> DATASET CONTENT:

^^^^

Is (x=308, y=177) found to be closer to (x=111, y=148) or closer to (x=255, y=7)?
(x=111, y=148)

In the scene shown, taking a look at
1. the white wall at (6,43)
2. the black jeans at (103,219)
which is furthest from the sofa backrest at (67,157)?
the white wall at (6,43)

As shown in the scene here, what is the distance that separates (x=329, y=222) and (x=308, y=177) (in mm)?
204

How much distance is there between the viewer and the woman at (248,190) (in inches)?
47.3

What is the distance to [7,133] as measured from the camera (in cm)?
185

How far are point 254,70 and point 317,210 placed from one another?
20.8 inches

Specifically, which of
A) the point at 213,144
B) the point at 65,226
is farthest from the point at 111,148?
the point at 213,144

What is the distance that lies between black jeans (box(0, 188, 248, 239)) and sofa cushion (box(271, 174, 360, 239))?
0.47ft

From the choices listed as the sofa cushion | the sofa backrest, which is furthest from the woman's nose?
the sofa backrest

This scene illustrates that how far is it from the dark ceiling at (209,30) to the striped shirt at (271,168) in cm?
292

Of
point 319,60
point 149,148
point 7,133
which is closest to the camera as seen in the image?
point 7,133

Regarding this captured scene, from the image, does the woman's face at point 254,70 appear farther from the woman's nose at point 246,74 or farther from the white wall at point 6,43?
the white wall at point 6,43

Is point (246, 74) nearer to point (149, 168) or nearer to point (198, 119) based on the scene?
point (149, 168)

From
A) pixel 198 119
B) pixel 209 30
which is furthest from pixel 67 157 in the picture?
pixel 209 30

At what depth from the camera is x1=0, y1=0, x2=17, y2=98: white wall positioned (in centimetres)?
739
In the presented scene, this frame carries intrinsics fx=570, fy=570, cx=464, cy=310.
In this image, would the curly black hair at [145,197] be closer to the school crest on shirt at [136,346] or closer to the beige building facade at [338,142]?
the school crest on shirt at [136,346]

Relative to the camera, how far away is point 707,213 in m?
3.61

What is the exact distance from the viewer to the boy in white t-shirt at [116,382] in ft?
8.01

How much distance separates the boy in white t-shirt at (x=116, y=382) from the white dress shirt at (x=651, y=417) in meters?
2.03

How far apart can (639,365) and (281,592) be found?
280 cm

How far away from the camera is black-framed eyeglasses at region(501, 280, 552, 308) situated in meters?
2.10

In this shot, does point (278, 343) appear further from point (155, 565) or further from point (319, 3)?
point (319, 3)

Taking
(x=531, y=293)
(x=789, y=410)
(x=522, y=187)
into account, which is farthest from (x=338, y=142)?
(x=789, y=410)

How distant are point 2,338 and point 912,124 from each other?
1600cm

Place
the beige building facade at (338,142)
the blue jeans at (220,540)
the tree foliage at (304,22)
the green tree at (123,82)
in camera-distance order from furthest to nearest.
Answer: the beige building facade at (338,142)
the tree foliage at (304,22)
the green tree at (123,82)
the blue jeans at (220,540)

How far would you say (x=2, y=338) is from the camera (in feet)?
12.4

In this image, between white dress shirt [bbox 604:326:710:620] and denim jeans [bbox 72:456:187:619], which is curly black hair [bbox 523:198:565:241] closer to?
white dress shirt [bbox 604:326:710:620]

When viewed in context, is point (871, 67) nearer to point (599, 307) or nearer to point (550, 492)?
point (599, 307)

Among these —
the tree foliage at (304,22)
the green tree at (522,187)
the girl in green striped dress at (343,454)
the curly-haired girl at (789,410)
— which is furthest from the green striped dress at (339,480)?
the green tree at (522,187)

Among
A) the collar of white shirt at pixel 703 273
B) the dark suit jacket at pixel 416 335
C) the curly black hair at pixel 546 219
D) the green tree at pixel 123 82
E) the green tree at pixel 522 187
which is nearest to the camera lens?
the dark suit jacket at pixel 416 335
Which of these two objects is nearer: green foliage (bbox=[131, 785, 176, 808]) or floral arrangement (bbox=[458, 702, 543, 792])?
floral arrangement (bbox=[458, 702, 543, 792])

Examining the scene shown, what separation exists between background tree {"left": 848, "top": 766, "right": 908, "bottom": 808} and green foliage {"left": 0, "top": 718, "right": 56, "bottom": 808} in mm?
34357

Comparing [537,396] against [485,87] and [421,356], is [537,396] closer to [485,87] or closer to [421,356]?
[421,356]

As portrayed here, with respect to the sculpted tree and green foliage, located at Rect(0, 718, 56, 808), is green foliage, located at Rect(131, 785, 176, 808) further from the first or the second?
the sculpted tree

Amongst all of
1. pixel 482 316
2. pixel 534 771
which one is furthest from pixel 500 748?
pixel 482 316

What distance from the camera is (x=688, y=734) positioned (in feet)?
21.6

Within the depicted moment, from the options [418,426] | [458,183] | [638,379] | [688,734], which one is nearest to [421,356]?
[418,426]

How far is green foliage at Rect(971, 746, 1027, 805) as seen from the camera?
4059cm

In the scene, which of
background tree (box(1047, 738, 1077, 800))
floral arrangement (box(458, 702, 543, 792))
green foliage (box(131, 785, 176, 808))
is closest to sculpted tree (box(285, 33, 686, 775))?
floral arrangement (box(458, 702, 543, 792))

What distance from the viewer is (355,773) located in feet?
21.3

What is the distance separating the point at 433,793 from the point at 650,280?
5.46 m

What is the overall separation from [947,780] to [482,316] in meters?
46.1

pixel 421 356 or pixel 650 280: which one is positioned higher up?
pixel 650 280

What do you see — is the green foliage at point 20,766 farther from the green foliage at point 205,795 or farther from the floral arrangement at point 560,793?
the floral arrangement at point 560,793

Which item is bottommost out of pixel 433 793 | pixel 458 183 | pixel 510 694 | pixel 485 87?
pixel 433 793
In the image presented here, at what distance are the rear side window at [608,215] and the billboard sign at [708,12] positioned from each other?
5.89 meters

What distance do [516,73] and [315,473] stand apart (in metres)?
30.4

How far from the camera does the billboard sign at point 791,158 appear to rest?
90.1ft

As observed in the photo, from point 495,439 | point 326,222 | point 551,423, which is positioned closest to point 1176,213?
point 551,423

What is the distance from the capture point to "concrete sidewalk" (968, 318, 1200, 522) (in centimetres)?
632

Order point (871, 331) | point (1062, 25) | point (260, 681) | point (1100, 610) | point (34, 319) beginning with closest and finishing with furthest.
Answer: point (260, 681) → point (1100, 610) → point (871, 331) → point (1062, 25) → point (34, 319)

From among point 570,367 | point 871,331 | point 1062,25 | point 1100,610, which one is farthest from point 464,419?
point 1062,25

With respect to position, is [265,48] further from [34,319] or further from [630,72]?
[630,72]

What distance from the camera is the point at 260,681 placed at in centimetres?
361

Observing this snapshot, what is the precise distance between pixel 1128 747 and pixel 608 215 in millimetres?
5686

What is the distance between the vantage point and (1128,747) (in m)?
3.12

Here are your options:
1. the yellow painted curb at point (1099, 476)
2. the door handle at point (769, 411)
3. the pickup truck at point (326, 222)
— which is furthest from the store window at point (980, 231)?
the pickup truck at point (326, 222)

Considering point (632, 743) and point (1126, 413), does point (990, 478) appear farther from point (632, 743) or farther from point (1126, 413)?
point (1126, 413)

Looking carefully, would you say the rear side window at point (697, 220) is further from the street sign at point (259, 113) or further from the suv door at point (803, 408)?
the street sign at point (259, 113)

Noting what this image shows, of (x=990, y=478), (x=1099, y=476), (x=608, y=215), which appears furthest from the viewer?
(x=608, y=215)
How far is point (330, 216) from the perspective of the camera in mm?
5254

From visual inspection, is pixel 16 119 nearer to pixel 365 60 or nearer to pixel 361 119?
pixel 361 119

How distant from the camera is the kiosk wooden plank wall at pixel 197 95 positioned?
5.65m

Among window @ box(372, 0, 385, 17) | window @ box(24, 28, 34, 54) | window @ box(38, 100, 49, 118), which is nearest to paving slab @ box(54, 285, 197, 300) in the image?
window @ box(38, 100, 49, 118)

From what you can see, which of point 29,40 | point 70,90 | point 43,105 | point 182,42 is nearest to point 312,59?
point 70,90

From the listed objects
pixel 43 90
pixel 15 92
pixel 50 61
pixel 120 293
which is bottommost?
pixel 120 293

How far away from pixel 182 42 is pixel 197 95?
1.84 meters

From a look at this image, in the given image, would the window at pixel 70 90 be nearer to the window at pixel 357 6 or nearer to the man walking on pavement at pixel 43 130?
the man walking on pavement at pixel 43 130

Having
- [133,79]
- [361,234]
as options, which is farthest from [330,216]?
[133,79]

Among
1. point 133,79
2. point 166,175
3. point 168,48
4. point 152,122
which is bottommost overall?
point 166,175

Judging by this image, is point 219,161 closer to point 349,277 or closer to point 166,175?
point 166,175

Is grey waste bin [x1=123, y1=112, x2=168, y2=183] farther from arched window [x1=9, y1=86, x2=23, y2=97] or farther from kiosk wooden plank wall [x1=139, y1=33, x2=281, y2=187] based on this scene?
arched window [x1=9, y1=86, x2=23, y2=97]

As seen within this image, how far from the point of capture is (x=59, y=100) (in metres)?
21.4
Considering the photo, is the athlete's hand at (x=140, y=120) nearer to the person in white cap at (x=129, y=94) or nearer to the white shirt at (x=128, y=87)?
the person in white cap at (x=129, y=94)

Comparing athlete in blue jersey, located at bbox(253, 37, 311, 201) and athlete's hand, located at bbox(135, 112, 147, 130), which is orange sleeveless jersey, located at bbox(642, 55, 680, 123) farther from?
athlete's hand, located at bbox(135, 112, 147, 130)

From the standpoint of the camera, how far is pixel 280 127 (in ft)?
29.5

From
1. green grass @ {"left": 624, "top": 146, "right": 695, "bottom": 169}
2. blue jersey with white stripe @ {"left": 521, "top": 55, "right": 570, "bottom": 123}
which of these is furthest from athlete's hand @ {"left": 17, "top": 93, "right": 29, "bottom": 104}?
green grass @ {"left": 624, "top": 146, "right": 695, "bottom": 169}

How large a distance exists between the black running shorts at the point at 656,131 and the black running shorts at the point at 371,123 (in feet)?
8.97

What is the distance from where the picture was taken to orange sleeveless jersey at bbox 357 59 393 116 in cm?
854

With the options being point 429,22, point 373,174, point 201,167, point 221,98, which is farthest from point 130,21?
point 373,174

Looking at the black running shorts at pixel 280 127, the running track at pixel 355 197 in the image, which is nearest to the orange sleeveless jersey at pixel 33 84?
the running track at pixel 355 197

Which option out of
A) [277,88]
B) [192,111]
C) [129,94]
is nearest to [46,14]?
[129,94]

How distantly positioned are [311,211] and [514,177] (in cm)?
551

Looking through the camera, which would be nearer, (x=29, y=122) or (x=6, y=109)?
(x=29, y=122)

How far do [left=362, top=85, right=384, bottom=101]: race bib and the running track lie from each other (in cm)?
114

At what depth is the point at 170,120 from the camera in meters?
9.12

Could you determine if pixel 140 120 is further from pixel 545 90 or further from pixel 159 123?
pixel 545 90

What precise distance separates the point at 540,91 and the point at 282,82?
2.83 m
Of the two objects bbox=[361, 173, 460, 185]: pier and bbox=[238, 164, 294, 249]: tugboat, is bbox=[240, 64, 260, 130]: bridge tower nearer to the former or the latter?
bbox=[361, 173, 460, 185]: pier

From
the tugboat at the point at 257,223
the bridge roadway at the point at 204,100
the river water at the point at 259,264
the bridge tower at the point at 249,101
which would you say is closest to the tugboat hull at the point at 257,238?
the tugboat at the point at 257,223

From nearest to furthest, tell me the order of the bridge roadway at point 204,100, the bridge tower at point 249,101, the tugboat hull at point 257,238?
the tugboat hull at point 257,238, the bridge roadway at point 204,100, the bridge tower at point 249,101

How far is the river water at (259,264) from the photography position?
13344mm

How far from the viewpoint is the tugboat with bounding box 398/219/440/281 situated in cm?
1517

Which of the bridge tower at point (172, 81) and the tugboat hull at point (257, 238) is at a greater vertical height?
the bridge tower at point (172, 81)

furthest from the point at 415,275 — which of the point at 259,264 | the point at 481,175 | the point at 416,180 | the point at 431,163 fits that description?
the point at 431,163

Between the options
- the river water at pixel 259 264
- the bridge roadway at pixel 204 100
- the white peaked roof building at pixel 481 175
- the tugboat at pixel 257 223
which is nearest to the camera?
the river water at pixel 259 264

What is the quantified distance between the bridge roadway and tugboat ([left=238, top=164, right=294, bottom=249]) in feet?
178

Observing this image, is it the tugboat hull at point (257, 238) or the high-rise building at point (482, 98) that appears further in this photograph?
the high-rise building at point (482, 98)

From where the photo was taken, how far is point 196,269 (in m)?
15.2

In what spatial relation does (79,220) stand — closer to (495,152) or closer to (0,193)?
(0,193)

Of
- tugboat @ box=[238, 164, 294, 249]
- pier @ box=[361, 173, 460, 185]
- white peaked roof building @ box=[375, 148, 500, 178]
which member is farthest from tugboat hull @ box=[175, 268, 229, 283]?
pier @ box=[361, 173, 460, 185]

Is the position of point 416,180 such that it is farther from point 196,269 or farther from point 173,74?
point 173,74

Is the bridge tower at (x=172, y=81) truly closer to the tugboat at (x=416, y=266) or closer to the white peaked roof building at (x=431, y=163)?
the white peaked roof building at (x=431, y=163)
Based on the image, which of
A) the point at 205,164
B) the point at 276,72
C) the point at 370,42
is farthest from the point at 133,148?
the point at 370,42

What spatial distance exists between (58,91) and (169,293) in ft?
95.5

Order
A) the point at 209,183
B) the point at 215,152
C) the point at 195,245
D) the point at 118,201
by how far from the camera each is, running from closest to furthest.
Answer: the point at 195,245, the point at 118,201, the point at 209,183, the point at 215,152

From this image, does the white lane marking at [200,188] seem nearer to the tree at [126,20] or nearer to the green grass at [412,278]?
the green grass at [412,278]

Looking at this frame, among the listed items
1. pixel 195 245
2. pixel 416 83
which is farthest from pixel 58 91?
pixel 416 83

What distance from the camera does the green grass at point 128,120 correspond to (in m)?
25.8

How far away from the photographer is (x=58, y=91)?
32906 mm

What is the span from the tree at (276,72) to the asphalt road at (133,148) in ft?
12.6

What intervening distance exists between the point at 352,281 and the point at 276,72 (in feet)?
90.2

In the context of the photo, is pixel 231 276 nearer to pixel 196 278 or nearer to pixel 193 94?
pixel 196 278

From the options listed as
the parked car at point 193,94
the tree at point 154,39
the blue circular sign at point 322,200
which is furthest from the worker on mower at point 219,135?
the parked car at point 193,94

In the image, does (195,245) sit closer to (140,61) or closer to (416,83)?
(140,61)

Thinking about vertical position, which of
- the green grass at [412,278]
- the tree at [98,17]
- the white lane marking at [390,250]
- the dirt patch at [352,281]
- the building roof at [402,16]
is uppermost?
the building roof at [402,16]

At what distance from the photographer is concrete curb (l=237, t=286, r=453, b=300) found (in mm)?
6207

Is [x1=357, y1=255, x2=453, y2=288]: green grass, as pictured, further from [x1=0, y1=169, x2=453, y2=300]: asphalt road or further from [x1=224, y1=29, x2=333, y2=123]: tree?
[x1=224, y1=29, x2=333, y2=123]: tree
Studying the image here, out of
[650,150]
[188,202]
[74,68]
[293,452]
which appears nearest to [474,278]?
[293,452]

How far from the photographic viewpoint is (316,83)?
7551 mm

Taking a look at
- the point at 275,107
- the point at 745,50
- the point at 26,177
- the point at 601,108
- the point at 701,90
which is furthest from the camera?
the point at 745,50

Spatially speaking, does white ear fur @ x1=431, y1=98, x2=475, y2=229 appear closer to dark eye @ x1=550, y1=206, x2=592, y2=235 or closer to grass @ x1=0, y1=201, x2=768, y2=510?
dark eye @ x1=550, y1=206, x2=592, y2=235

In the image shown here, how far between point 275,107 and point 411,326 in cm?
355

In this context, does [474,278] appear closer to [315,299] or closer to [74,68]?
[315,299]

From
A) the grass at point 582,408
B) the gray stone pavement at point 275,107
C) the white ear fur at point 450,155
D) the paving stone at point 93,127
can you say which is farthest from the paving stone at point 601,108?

^^^^

> DESCRIPTION OF THE TASK:
Repeat exactly the lines starting at the line with "Spatially speaking, does" and ending with the final line of the entries. Include nothing else.

> FINAL RESULT:
Spatially speaking, does white ear fur @ x1=431, y1=98, x2=475, y2=229 appear closer to dark eye @ x1=550, y1=206, x2=592, y2=235 or closer to grass @ x1=0, y1=201, x2=768, y2=510?
dark eye @ x1=550, y1=206, x2=592, y2=235

In the image shown here, how far between point 275,107 and point 411,326 in cm?
355

In this context, does [474,278] appear closer to [315,299] or closer to [74,68]?
[315,299]

From
A) the grass at point 582,408
B) the gray stone pavement at point 275,107
C) the white ear fur at point 450,155
D) the paving stone at point 93,127
can you say which is farthest from the paving stone at point 601,108?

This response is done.